Document excerpt
----

Subject: non-commercial losses

Question 1:

Was your partnership operating a business in the 2007-08 financial year?

Answer: No

Question 2:

Was your partnership operating a business from July 200X to April 200Y?

Answer: No

Question 3:

Will the Commissioner exercise the discretion in paragraph 35-55(1)(c) of the Income Tax Assessment Act 1997 (ITAA 1997) to allow a partner who does not satisfy the income requirement to include any losses from their business in the calculation of their taxable income for the period from May 200Y to 30 June 200Y?

Answer: Yes.

Question 4:

Will the Commissioner exercise the discretion in paragraph 35-55(1)c) of the ITAA 1997 to allow a partner who does not satisfy the income requirement to include any losses from their business in the calculation of their taxable income for the 2009-10 financial year?

Answer: Yes.

Question 5

Is there any requirement for the Commissioner to exercise a discretion for the period May 200Y to 30 June in the subsequent year for a partner who meets both the income requirement and passes one or more of the tests set out in sections 35-30, 35-35, 35-40 and 35-45 of the ITAA 1997?

Answer: No

This ruling applies for the following periods

Year ended 30 June 2008

Year ended 30 June 2009

Year ended 30 June 2010

The scheme commenced on

1 July 2007

Relevant facts and circumstances

200X Financial year

You purchased a XX hectare property, a considerable portion is arable land. There is a house on the property. The approximate value of the house and surrounds was $X00,000 based on the assessment of a local agent.

You and your spouse are the registered title holders as joint tenants.

 

A loan was taken out in joint names for the purchase of the property.

 

A lease arrangement was entered into to lease out YY hectares to a third party at the rate of $X,000 per annum, plus maintenance of property and fences. The house and surrounds were not included in the lease.

  

It was your intention to farm fruit crops and run livestock.

 

You sought advice from various agricultural sources in relation to the trees that you intend to plant.

 

You have prepared a business plan and revised this plan based on research conducted.

 

Your intention was to leave your current jobs and sell your primary residence to repay all debts to enable the commencement of the business. The sale of the home would provide sufficient capital for rehabilitation and establishment of new crops.

----

Records

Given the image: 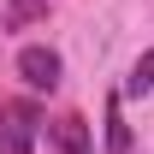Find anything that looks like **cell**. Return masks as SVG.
Returning <instances> with one entry per match:
<instances>
[{
	"label": "cell",
	"instance_id": "cell-3",
	"mask_svg": "<svg viewBox=\"0 0 154 154\" xmlns=\"http://www.w3.org/2000/svg\"><path fill=\"white\" fill-rule=\"evenodd\" d=\"M54 142H59V154H89V125H83L77 113L54 119Z\"/></svg>",
	"mask_w": 154,
	"mask_h": 154
},
{
	"label": "cell",
	"instance_id": "cell-6",
	"mask_svg": "<svg viewBox=\"0 0 154 154\" xmlns=\"http://www.w3.org/2000/svg\"><path fill=\"white\" fill-rule=\"evenodd\" d=\"M42 12H48L42 0H12V6H6V24L18 30V24H30V18H42Z\"/></svg>",
	"mask_w": 154,
	"mask_h": 154
},
{
	"label": "cell",
	"instance_id": "cell-4",
	"mask_svg": "<svg viewBox=\"0 0 154 154\" xmlns=\"http://www.w3.org/2000/svg\"><path fill=\"white\" fill-rule=\"evenodd\" d=\"M107 148L131 154V131H125V119H119V101H107Z\"/></svg>",
	"mask_w": 154,
	"mask_h": 154
},
{
	"label": "cell",
	"instance_id": "cell-2",
	"mask_svg": "<svg viewBox=\"0 0 154 154\" xmlns=\"http://www.w3.org/2000/svg\"><path fill=\"white\" fill-rule=\"evenodd\" d=\"M18 77L30 89H59V54L54 48H24L18 54Z\"/></svg>",
	"mask_w": 154,
	"mask_h": 154
},
{
	"label": "cell",
	"instance_id": "cell-1",
	"mask_svg": "<svg viewBox=\"0 0 154 154\" xmlns=\"http://www.w3.org/2000/svg\"><path fill=\"white\" fill-rule=\"evenodd\" d=\"M36 125H42V113L30 101H0V154H30Z\"/></svg>",
	"mask_w": 154,
	"mask_h": 154
},
{
	"label": "cell",
	"instance_id": "cell-5",
	"mask_svg": "<svg viewBox=\"0 0 154 154\" xmlns=\"http://www.w3.org/2000/svg\"><path fill=\"white\" fill-rule=\"evenodd\" d=\"M125 89H131V95H148V89H154V48L136 59V71H131V83H125Z\"/></svg>",
	"mask_w": 154,
	"mask_h": 154
}]
</instances>
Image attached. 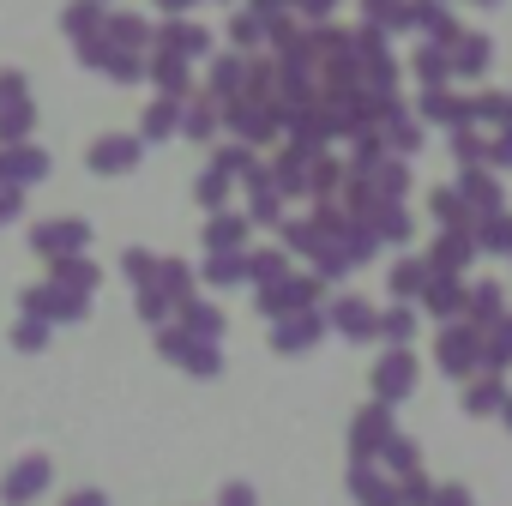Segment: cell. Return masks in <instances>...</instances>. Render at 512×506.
Here are the masks:
<instances>
[{
  "instance_id": "6da1fadb",
  "label": "cell",
  "mask_w": 512,
  "mask_h": 506,
  "mask_svg": "<svg viewBox=\"0 0 512 506\" xmlns=\"http://www.w3.org/2000/svg\"><path fill=\"white\" fill-rule=\"evenodd\" d=\"M43 470H49L43 458H25V464H19V470L7 476V500H13V506H19V500H31V494L43 488Z\"/></svg>"
}]
</instances>
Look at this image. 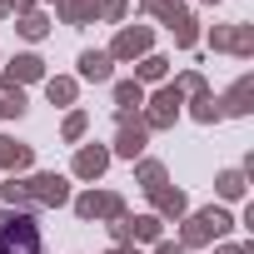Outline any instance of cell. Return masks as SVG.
Instances as JSON below:
<instances>
[{
	"label": "cell",
	"instance_id": "1",
	"mask_svg": "<svg viewBox=\"0 0 254 254\" xmlns=\"http://www.w3.org/2000/svg\"><path fill=\"white\" fill-rule=\"evenodd\" d=\"M0 254H40V229L30 214H15L0 224Z\"/></svg>",
	"mask_w": 254,
	"mask_h": 254
}]
</instances>
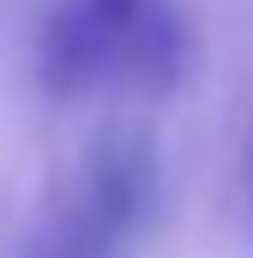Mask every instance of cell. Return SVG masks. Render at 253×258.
Wrapping results in <instances>:
<instances>
[{"label": "cell", "instance_id": "cell-1", "mask_svg": "<svg viewBox=\"0 0 253 258\" xmlns=\"http://www.w3.org/2000/svg\"><path fill=\"white\" fill-rule=\"evenodd\" d=\"M182 60L176 22L160 0H143L138 17L110 22L88 0H72L66 11H55L39 44V66L55 94H83L105 77H132V83H171Z\"/></svg>", "mask_w": 253, "mask_h": 258}, {"label": "cell", "instance_id": "cell-2", "mask_svg": "<svg viewBox=\"0 0 253 258\" xmlns=\"http://www.w3.org/2000/svg\"><path fill=\"white\" fill-rule=\"evenodd\" d=\"M149 198L143 149H105L83 170V187L50 214L33 258H110Z\"/></svg>", "mask_w": 253, "mask_h": 258}, {"label": "cell", "instance_id": "cell-3", "mask_svg": "<svg viewBox=\"0 0 253 258\" xmlns=\"http://www.w3.org/2000/svg\"><path fill=\"white\" fill-rule=\"evenodd\" d=\"M99 17H110V22H127V17H138V6L143 0H88Z\"/></svg>", "mask_w": 253, "mask_h": 258}]
</instances>
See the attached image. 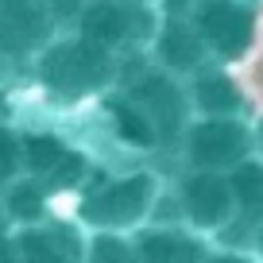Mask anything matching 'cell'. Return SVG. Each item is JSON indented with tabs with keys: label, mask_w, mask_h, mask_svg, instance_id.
Instances as JSON below:
<instances>
[{
	"label": "cell",
	"mask_w": 263,
	"mask_h": 263,
	"mask_svg": "<svg viewBox=\"0 0 263 263\" xmlns=\"http://www.w3.org/2000/svg\"><path fill=\"white\" fill-rule=\"evenodd\" d=\"M252 136H255V143H259V147H263V116H259V120H255V128H252Z\"/></svg>",
	"instance_id": "cell-21"
},
{
	"label": "cell",
	"mask_w": 263,
	"mask_h": 263,
	"mask_svg": "<svg viewBox=\"0 0 263 263\" xmlns=\"http://www.w3.org/2000/svg\"><path fill=\"white\" fill-rule=\"evenodd\" d=\"M85 263H140V244L136 236H120V232H89Z\"/></svg>",
	"instance_id": "cell-17"
},
{
	"label": "cell",
	"mask_w": 263,
	"mask_h": 263,
	"mask_svg": "<svg viewBox=\"0 0 263 263\" xmlns=\"http://www.w3.org/2000/svg\"><path fill=\"white\" fill-rule=\"evenodd\" d=\"M16 178H24V132L0 120V194Z\"/></svg>",
	"instance_id": "cell-18"
},
{
	"label": "cell",
	"mask_w": 263,
	"mask_h": 263,
	"mask_svg": "<svg viewBox=\"0 0 263 263\" xmlns=\"http://www.w3.org/2000/svg\"><path fill=\"white\" fill-rule=\"evenodd\" d=\"M252 128L232 116H194L182 136V163L186 171H221L232 174L244 159H252Z\"/></svg>",
	"instance_id": "cell-6"
},
{
	"label": "cell",
	"mask_w": 263,
	"mask_h": 263,
	"mask_svg": "<svg viewBox=\"0 0 263 263\" xmlns=\"http://www.w3.org/2000/svg\"><path fill=\"white\" fill-rule=\"evenodd\" d=\"M186 89H190L194 116H232V120H240V112L248 105L244 89L224 70H217V66H205L201 74H194L186 82Z\"/></svg>",
	"instance_id": "cell-13"
},
{
	"label": "cell",
	"mask_w": 263,
	"mask_h": 263,
	"mask_svg": "<svg viewBox=\"0 0 263 263\" xmlns=\"http://www.w3.org/2000/svg\"><path fill=\"white\" fill-rule=\"evenodd\" d=\"M105 116H108V124H112V136L124 147H132V151H155L159 147V136H155V128H151V120L143 116V108L124 89L112 93V97H105Z\"/></svg>",
	"instance_id": "cell-15"
},
{
	"label": "cell",
	"mask_w": 263,
	"mask_h": 263,
	"mask_svg": "<svg viewBox=\"0 0 263 263\" xmlns=\"http://www.w3.org/2000/svg\"><path fill=\"white\" fill-rule=\"evenodd\" d=\"M229 178H232V194H236V221L232 224H244L255 236V229L263 224V159L255 155L244 159Z\"/></svg>",
	"instance_id": "cell-16"
},
{
	"label": "cell",
	"mask_w": 263,
	"mask_h": 263,
	"mask_svg": "<svg viewBox=\"0 0 263 263\" xmlns=\"http://www.w3.org/2000/svg\"><path fill=\"white\" fill-rule=\"evenodd\" d=\"M190 20L197 24L201 39H205L209 54L217 62H236L252 50L255 39V12L248 8L244 0H205L194 4Z\"/></svg>",
	"instance_id": "cell-8"
},
{
	"label": "cell",
	"mask_w": 263,
	"mask_h": 263,
	"mask_svg": "<svg viewBox=\"0 0 263 263\" xmlns=\"http://www.w3.org/2000/svg\"><path fill=\"white\" fill-rule=\"evenodd\" d=\"M54 12L43 0H0V50L47 47Z\"/></svg>",
	"instance_id": "cell-12"
},
{
	"label": "cell",
	"mask_w": 263,
	"mask_h": 263,
	"mask_svg": "<svg viewBox=\"0 0 263 263\" xmlns=\"http://www.w3.org/2000/svg\"><path fill=\"white\" fill-rule=\"evenodd\" d=\"M163 178L155 171H124V174H93L74 197V217L85 232H120L136 236L155 224L163 205Z\"/></svg>",
	"instance_id": "cell-1"
},
{
	"label": "cell",
	"mask_w": 263,
	"mask_h": 263,
	"mask_svg": "<svg viewBox=\"0 0 263 263\" xmlns=\"http://www.w3.org/2000/svg\"><path fill=\"white\" fill-rule=\"evenodd\" d=\"M89 232L78 217H50L43 224L16 229V259L20 263H85Z\"/></svg>",
	"instance_id": "cell-9"
},
{
	"label": "cell",
	"mask_w": 263,
	"mask_h": 263,
	"mask_svg": "<svg viewBox=\"0 0 263 263\" xmlns=\"http://www.w3.org/2000/svg\"><path fill=\"white\" fill-rule=\"evenodd\" d=\"M151 54H155V66H163L166 74L190 82L194 74H201L205 66H213V54H209L205 39L197 31V24L190 20V12H171L163 16V27H159L155 43H151Z\"/></svg>",
	"instance_id": "cell-10"
},
{
	"label": "cell",
	"mask_w": 263,
	"mask_h": 263,
	"mask_svg": "<svg viewBox=\"0 0 263 263\" xmlns=\"http://www.w3.org/2000/svg\"><path fill=\"white\" fill-rule=\"evenodd\" d=\"M163 27V12L155 0H85L74 16V31L116 54H132L155 43Z\"/></svg>",
	"instance_id": "cell-3"
},
{
	"label": "cell",
	"mask_w": 263,
	"mask_h": 263,
	"mask_svg": "<svg viewBox=\"0 0 263 263\" xmlns=\"http://www.w3.org/2000/svg\"><path fill=\"white\" fill-rule=\"evenodd\" d=\"M174 205L178 221L197 236H224L236 221L232 178L221 171H182V178L174 182Z\"/></svg>",
	"instance_id": "cell-5"
},
{
	"label": "cell",
	"mask_w": 263,
	"mask_h": 263,
	"mask_svg": "<svg viewBox=\"0 0 263 263\" xmlns=\"http://www.w3.org/2000/svg\"><path fill=\"white\" fill-rule=\"evenodd\" d=\"M58 194L50 186H43L39 178L24 174L16 178L4 194H0V213L8 217L16 229H27V224H43L50 217H58Z\"/></svg>",
	"instance_id": "cell-14"
},
{
	"label": "cell",
	"mask_w": 263,
	"mask_h": 263,
	"mask_svg": "<svg viewBox=\"0 0 263 263\" xmlns=\"http://www.w3.org/2000/svg\"><path fill=\"white\" fill-rule=\"evenodd\" d=\"M209 263H255V259L244 255V252H232V248H221V252L209 255Z\"/></svg>",
	"instance_id": "cell-19"
},
{
	"label": "cell",
	"mask_w": 263,
	"mask_h": 263,
	"mask_svg": "<svg viewBox=\"0 0 263 263\" xmlns=\"http://www.w3.org/2000/svg\"><path fill=\"white\" fill-rule=\"evenodd\" d=\"M140 263H209L213 248L205 236H197L186 224H147L136 232Z\"/></svg>",
	"instance_id": "cell-11"
},
{
	"label": "cell",
	"mask_w": 263,
	"mask_h": 263,
	"mask_svg": "<svg viewBox=\"0 0 263 263\" xmlns=\"http://www.w3.org/2000/svg\"><path fill=\"white\" fill-rule=\"evenodd\" d=\"M58 4H74V16L85 8V0H54V12H58Z\"/></svg>",
	"instance_id": "cell-20"
},
{
	"label": "cell",
	"mask_w": 263,
	"mask_h": 263,
	"mask_svg": "<svg viewBox=\"0 0 263 263\" xmlns=\"http://www.w3.org/2000/svg\"><path fill=\"white\" fill-rule=\"evenodd\" d=\"M190 4H205V0H190Z\"/></svg>",
	"instance_id": "cell-24"
},
{
	"label": "cell",
	"mask_w": 263,
	"mask_h": 263,
	"mask_svg": "<svg viewBox=\"0 0 263 263\" xmlns=\"http://www.w3.org/2000/svg\"><path fill=\"white\" fill-rule=\"evenodd\" d=\"M252 244H255V252H259V255H263V224H259V229H255V236H252Z\"/></svg>",
	"instance_id": "cell-22"
},
{
	"label": "cell",
	"mask_w": 263,
	"mask_h": 263,
	"mask_svg": "<svg viewBox=\"0 0 263 263\" xmlns=\"http://www.w3.org/2000/svg\"><path fill=\"white\" fill-rule=\"evenodd\" d=\"M124 93L151 120V128L159 136V147H182V136L194 124V105H190V89L182 78L166 74L163 66H147L124 85Z\"/></svg>",
	"instance_id": "cell-4"
},
{
	"label": "cell",
	"mask_w": 263,
	"mask_h": 263,
	"mask_svg": "<svg viewBox=\"0 0 263 263\" xmlns=\"http://www.w3.org/2000/svg\"><path fill=\"white\" fill-rule=\"evenodd\" d=\"M39 85L50 101L58 105H78L108 93L120 82V54L101 43L85 39V35H58L39 50L35 62Z\"/></svg>",
	"instance_id": "cell-2"
},
{
	"label": "cell",
	"mask_w": 263,
	"mask_h": 263,
	"mask_svg": "<svg viewBox=\"0 0 263 263\" xmlns=\"http://www.w3.org/2000/svg\"><path fill=\"white\" fill-rule=\"evenodd\" d=\"M0 263H20V259H16L12 252H0Z\"/></svg>",
	"instance_id": "cell-23"
},
{
	"label": "cell",
	"mask_w": 263,
	"mask_h": 263,
	"mask_svg": "<svg viewBox=\"0 0 263 263\" xmlns=\"http://www.w3.org/2000/svg\"><path fill=\"white\" fill-rule=\"evenodd\" d=\"M24 174L39 178L62 197L82 194V186L93 178V163L82 147L66 143L54 132H24Z\"/></svg>",
	"instance_id": "cell-7"
}]
</instances>
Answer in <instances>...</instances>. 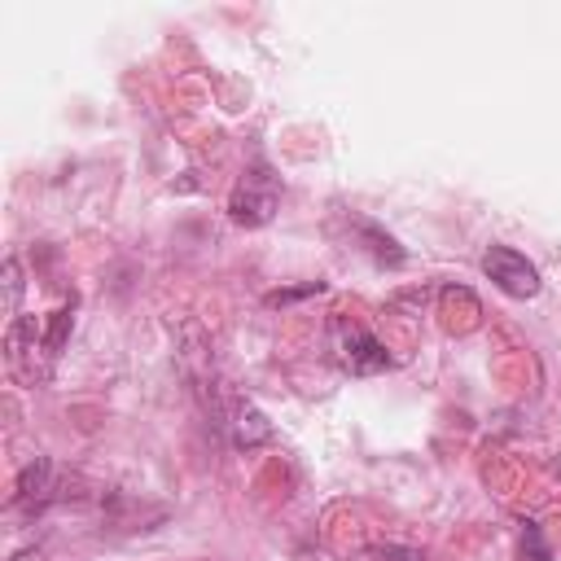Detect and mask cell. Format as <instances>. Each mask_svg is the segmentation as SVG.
Here are the masks:
<instances>
[{
  "label": "cell",
  "instance_id": "obj_1",
  "mask_svg": "<svg viewBox=\"0 0 561 561\" xmlns=\"http://www.w3.org/2000/svg\"><path fill=\"white\" fill-rule=\"evenodd\" d=\"M482 272H486V280L500 289V294H508V298H535L539 294V267L522 254V250H513V245H486V254H482Z\"/></svg>",
  "mask_w": 561,
  "mask_h": 561
},
{
  "label": "cell",
  "instance_id": "obj_2",
  "mask_svg": "<svg viewBox=\"0 0 561 561\" xmlns=\"http://www.w3.org/2000/svg\"><path fill=\"white\" fill-rule=\"evenodd\" d=\"M276 202H280V188H276V175H267L263 167L259 171H245L228 197V215L241 224V228H263L272 215H276Z\"/></svg>",
  "mask_w": 561,
  "mask_h": 561
},
{
  "label": "cell",
  "instance_id": "obj_3",
  "mask_svg": "<svg viewBox=\"0 0 561 561\" xmlns=\"http://www.w3.org/2000/svg\"><path fill=\"white\" fill-rule=\"evenodd\" d=\"M333 351H337L342 368H346V373H355V377H368V373L390 368L386 346H381L364 324H355V320H346V316H337V320H333Z\"/></svg>",
  "mask_w": 561,
  "mask_h": 561
},
{
  "label": "cell",
  "instance_id": "obj_4",
  "mask_svg": "<svg viewBox=\"0 0 561 561\" xmlns=\"http://www.w3.org/2000/svg\"><path fill=\"white\" fill-rule=\"evenodd\" d=\"M48 478H53V460H48V456L26 460V469L18 473V486H13V504H18V508L39 504V500L48 495Z\"/></svg>",
  "mask_w": 561,
  "mask_h": 561
},
{
  "label": "cell",
  "instance_id": "obj_5",
  "mask_svg": "<svg viewBox=\"0 0 561 561\" xmlns=\"http://www.w3.org/2000/svg\"><path fill=\"white\" fill-rule=\"evenodd\" d=\"M267 438H272V421L254 403H237V412H232V443L250 451V447H259Z\"/></svg>",
  "mask_w": 561,
  "mask_h": 561
},
{
  "label": "cell",
  "instance_id": "obj_6",
  "mask_svg": "<svg viewBox=\"0 0 561 561\" xmlns=\"http://www.w3.org/2000/svg\"><path fill=\"white\" fill-rule=\"evenodd\" d=\"M35 337H39L35 316H18V320H9V329H4V355H9L13 368H22L26 351H35Z\"/></svg>",
  "mask_w": 561,
  "mask_h": 561
},
{
  "label": "cell",
  "instance_id": "obj_7",
  "mask_svg": "<svg viewBox=\"0 0 561 561\" xmlns=\"http://www.w3.org/2000/svg\"><path fill=\"white\" fill-rule=\"evenodd\" d=\"M355 228H359V232H364V241H368V250H373V254H377V259H381V263H390V267H399V263H403V259H408V254H403V250H399V241H394V237H390V232H381V228H377V224H368V219H359V224H355Z\"/></svg>",
  "mask_w": 561,
  "mask_h": 561
},
{
  "label": "cell",
  "instance_id": "obj_8",
  "mask_svg": "<svg viewBox=\"0 0 561 561\" xmlns=\"http://www.w3.org/2000/svg\"><path fill=\"white\" fill-rule=\"evenodd\" d=\"M70 324H75V298H70L66 307H57V311H53V320H48V329H44V351H48V355H57V351L66 346Z\"/></svg>",
  "mask_w": 561,
  "mask_h": 561
},
{
  "label": "cell",
  "instance_id": "obj_9",
  "mask_svg": "<svg viewBox=\"0 0 561 561\" xmlns=\"http://www.w3.org/2000/svg\"><path fill=\"white\" fill-rule=\"evenodd\" d=\"M0 285H4V302H0V311H4L9 320H18V302H22V263H18V259H4Z\"/></svg>",
  "mask_w": 561,
  "mask_h": 561
},
{
  "label": "cell",
  "instance_id": "obj_10",
  "mask_svg": "<svg viewBox=\"0 0 561 561\" xmlns=\"http://www.w3.org/2000/svg\"><path fill=\"white\" fill-rule=\"evenodd\" d=\"M320 289H324L320 280H307V285H298V289H276V294H267V307H285V302L311 298V294H320Z\"/></svg>",
  "mask_w": 561,
  "mask_h": 561
},
{
  "label": "cell",
  "instance_id": "obj_11",
  "mask_svg": "<svg viewBox=\"0 0 561 561\" xmlns=\"http://www.w3.org/2000/svg\"><path fill=\"white\" fill-rule=\"evenodd\" d=\"M522 557H526V561H548V548H543V539H539V526H535V522H526V535H522Z\"/></svg>",
  "mask_w": 561,
  "mask_h": 561
},
{
  "label": "cell",
  "instance_id": "obj_12",
  "mask_svg": "<svg viewBox=\"0 0 561 561\" xmlns=\"http://www.w3.org/2000/svg\"><path fill=\"white\" fill-rule=\"evenodd\" d=\"M9 561H44V552H39V548H22V552H13Z\"/></svg>",
  "mask_w": 561,
  "mask_h": 561
}]
</instances>
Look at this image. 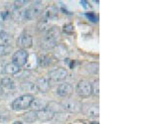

----

Your tasks
A – From the non-commercial losses ruling, list every section of the ITAA 1997 that Question 5 names as setting out tests.
B – Check each statement against the non-commercial losses ruling and answer yes or no, quoting the words that decide it: (i) The house and surrounds were part of the lease to the third party. (ii) The loan for the property purchase was in joint names. (iii) The scheme commenced on 1 July 2008.
C – Pick up the non-commercial losses ruling after its last sentence and write the next few sentences of its facts and circumstances.
The records can be set aside; nothing here depends on them.

Responses for each task
A – 35-30, 35-35, 35-40, 35-45

B –
(i) No: "The house and surrounds were not included in the lease."
(ii) Yes: "A loan was taken out in joint names for the purchase of the property."
(iii) No: "1 July 2007"

C –
You began research on what is required to rehabilitate existing trees and the planting of other crops.

 

200Y Financial year

Your Business Plan outlined what needed to be worked on to complete the plan and what further investment was required pending the sale of the home.

Activities 200Y

 

      · · Soil tests were completed to determine suitability for fruit trees.  

      · · The soil was treated. This was required before planting could be done in early spring.  

      · · Fencing to keep livestock out of planting area was to be completed

      · · Fertiliser costs were budgeted for and on back order for delivery prior to planting.  

You planted trees from October 200Y to December the subsequent year:

In the subsequent year:

One partner resigned from employment to operate the farm, undertaking all fencing, planting and general farm business.

You signed a lease agreement to lease out some of the farm for a certain period to the recent year.

The existing trees have been fenced off, irrigated and await renovation pruning in the winter of the recent year.

You completed a dam on the property in the recent year.

You ordered further trees .

Wind screening plantings are to be carried out.

You have also planted a "mini orchard" with various fruit trees that research shows should adapt well to local conditions none of these trees are included in tax accounts, until you are convinced of commercial viability, until then, you considered this orchard to be a hobby.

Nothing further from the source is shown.